▶ **To do**
Output only the lines below from the one containing "Hand Holding Banknotes" to the one containing "Пластик в котушці", exactly as written, both ends kept.

▶ **Given information**
◆ ◆ ◆ ◆ ◆ ◆ ◆

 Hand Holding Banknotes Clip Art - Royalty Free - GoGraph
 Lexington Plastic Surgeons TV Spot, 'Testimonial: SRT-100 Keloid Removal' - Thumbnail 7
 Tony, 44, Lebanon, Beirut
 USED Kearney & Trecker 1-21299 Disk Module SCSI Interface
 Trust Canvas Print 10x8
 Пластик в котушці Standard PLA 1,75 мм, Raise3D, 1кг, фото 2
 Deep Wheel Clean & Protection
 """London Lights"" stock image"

◆ ◆ ◆ ◆ ◆ ◆ ◆

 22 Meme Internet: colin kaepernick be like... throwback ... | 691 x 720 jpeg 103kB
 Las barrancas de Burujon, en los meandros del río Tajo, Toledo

◆ ◆ ◆ ◆ ◆ ◆ ◆

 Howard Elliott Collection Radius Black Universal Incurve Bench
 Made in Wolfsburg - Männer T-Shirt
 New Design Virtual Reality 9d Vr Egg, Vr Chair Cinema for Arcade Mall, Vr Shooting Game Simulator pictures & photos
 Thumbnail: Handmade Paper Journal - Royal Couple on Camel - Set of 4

◆ ◆ ◆ ◆ ◆ ◆ ◆

▶ **Output for this task**
 Hand Holding Banknotes Clip Art - Royalty Free - GoGraph
 Lexington Plastic Surgeons TV Spot, 'Testimonial: SRT-100 Keloid Removal' - Thumbnail 7
 Tony, 44, Lebanon, Beirut
 USED Kearney & Trecker 1-21299 Disk Module SCSI Interface
 Trust Canvas Print 10x8
 Пластик в котушці Standard PLA 1,75 мм, Raise3D, 1кг, фото 2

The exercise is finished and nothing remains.